Lacking any evidence to the contrary, we must presume the latter. So the only “anarchy” here is symbolic. The hero blows up a couple of buildings. He does, at least, strike at night, though we are not asked to consider whether any cleaning ladies or night watchmen pay the price for his political statements.
Oh well. While the ethics of this are worth some discussion, there’s far less “collateral damage to architectural integrity” than in the average war movie.

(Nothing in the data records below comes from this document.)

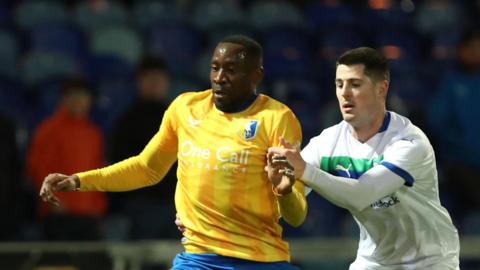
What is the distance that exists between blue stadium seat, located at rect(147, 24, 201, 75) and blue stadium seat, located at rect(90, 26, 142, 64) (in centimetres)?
14

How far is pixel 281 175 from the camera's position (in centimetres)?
441

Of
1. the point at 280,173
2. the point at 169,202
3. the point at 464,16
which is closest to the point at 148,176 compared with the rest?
the point at 280,173

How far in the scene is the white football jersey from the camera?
195 inches

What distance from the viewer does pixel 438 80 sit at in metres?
9.52

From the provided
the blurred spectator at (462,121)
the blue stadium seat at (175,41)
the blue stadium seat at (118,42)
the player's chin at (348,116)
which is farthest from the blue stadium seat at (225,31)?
the player's chin at (348,116)

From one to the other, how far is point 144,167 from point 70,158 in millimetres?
2789

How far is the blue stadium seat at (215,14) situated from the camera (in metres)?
9.92

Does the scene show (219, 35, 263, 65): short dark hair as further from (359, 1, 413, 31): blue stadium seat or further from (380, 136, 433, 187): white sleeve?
(359, 1, 413, 31): blue stadium seat

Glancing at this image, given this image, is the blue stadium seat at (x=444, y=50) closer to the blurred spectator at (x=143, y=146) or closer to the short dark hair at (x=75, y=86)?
the blurred spectator at (x=143, y=146)

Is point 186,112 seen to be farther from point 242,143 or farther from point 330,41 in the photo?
point 330,41

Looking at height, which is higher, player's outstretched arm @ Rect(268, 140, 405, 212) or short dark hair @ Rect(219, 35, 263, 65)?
short dark hair @ Rect(219, 35, 263, 65)

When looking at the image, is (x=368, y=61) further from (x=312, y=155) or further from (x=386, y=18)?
(x=386, y=18)

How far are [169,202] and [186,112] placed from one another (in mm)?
2799

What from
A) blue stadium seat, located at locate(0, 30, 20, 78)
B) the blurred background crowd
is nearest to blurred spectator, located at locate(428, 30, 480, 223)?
the blurred background crowd
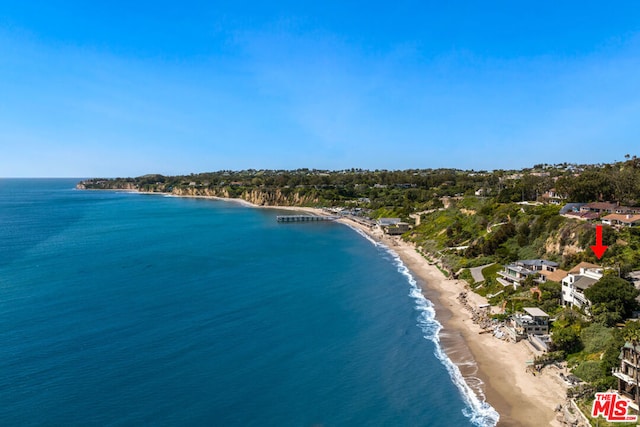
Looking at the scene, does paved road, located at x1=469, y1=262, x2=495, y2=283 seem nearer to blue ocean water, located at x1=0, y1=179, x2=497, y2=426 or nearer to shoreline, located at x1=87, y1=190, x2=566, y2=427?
shoreline, located at x1=87, y1=190, x2=566, y2=427

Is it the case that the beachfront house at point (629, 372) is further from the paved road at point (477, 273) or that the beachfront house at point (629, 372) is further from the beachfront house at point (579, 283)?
the paved road at point (477, 273)

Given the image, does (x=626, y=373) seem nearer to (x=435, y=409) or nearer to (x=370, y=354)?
(x=435, y=409)

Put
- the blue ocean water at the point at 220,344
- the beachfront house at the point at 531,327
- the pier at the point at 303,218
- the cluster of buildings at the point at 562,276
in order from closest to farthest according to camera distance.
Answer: the blue ocean water at the point at 220,344
the beachfront house at the point at 531,327
the cluster of buildings at the point at 562,276
the pier at the point at 303,218

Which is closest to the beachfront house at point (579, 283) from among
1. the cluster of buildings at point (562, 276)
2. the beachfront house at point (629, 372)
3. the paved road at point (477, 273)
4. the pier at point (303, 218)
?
the cluster of buildings at point (562, 276)

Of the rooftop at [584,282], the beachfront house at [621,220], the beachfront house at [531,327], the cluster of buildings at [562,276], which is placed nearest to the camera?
the beachfront house at [531,327]

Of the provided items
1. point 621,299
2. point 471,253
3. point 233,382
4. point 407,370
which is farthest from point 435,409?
point 471,253

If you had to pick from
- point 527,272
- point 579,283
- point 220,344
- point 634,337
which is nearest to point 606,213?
point 527,272

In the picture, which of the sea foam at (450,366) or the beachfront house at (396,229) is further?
the beachfront house at (396,229)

Yes, the Wachowskis’ “V” is worthwhile for that montage of made-up TV crises (including “bird flu”!) when evil Chancellor John Hurt orders the TV networks to reinforce “how much the people need us” -- a cornucopia of ginned up emergencies to which we get to see a guy in a pub laughing and responding “Do you believe this bollocks?” (Ninety percent of the audience will be non-British. Couldn’t they have let loose, just this once, and allowed the speaker a more colloquial epithet?)
But -- pardon me -- what else you got?
The “love story” here is a pale echo of “The Phantom of the Opera” (replace pipe organ with jukebox.) The elimination of V’s former tormentors seems curiously bloodless, both literally and in the emotional sense. That is to say, for the most part, we don’t even get to see them killed; they just end up lying around dead. Watching has-been actor Vincent Price kill off the people who “ruined his career” by giving him bad reviews in “Theater of Blood” was more graphic, more vicariously gratifying, and (sorry) more amusing, in its macabre way. And that film was made 30 years ago.

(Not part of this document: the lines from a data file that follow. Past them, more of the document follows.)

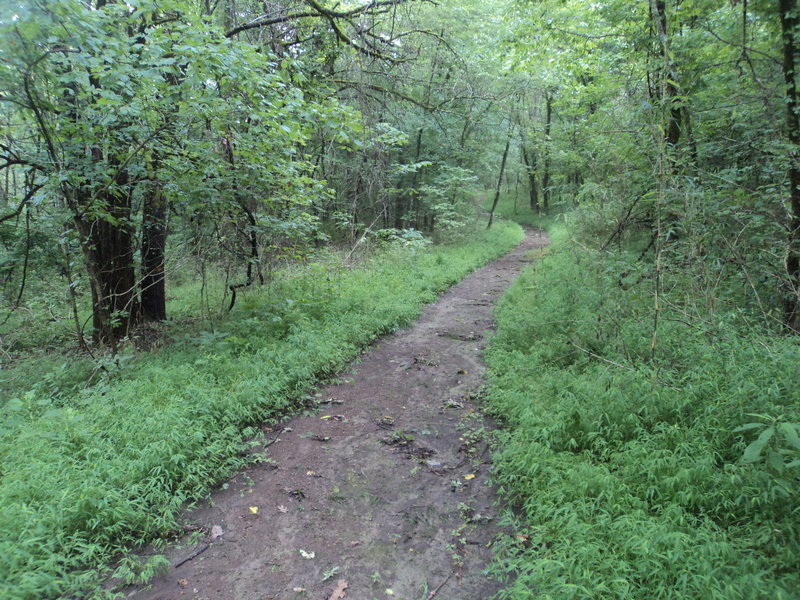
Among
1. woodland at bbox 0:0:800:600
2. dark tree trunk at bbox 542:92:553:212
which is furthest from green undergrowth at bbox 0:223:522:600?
dark tree trunk at bbox 542:92:553:212

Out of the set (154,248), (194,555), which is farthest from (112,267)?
(194,555)

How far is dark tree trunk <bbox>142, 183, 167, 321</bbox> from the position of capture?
6.60 metres

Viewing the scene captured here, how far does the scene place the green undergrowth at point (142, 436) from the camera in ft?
9.47

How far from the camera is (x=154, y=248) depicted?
714cm

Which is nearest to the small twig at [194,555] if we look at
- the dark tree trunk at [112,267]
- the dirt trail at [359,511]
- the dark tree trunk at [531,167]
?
the dirt trail at [359,511]

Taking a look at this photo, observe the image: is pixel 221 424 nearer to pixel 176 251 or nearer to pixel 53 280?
pixel 176 251

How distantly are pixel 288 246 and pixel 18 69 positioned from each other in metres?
4.74

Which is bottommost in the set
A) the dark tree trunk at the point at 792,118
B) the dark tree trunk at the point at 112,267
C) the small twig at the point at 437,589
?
the small twig at the point at 437,589

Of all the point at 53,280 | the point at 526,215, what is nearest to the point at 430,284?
the point at 53,280

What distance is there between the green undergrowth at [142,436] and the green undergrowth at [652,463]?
2723 mm

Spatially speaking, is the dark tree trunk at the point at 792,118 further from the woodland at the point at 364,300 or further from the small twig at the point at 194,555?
the small twig at the point at 194,555

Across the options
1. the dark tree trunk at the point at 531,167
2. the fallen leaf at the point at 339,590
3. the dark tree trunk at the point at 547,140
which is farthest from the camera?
the dark tree trunk at the point at 531,167

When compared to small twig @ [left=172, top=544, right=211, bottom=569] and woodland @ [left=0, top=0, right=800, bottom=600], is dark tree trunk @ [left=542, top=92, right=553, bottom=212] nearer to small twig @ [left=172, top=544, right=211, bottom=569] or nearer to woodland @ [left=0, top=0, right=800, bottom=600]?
woodland @ [left=0, top=0, right=800, bottom=600]

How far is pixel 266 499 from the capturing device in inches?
148
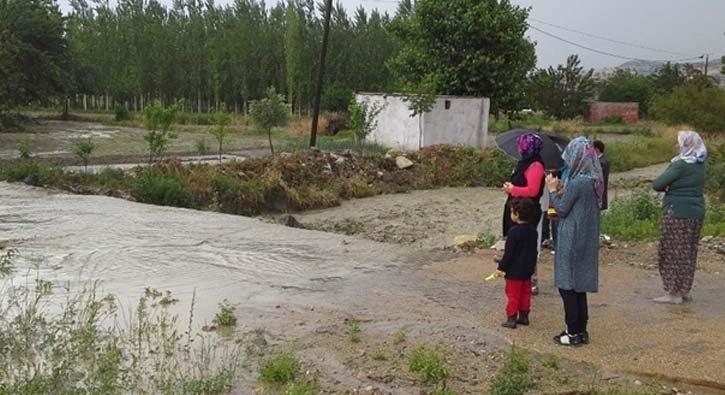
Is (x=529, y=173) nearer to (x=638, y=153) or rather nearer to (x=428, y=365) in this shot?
(x=428, y=365)

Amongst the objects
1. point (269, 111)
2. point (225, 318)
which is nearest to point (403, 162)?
point (269, 111)

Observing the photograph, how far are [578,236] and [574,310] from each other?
58 cm

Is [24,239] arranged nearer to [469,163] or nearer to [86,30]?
[469,163]

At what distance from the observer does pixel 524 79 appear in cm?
3123

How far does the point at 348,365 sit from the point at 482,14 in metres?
25.4

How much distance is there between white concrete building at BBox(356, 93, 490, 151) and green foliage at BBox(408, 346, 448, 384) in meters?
21.1

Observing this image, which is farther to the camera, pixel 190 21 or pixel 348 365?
pixel 190 21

Do the crowds at the end of “Vendetta” shout, “Yay! Now let’s go burn down the Ministry of Education and the Inland Revenue!”?
“V” is a pale and bloodless film. It lacks sweat and muscle, both literally and in the more metaphoric sense. In the end, as a celebration of oppressed individuals rising up to fight overwhelming odds in opposition to an evil and repressive state, you’re likely to get more of a thrill up your spine from any 20 minutes of “Schindler’s List” or Mel Gibson’s “Braveheart” or “The Patriot.”
In 2006, are grown-ups supposed to be shocked, shocked into breathlessness by the very idea that a bad government might purposely kill some of its own citizens in order to gain more power, satisfy the bureaucratic prerogative, and keep the peasants in line? After Waco and Ruby Ridge? After Vicksburg? After the Soviet Union? Oh, please.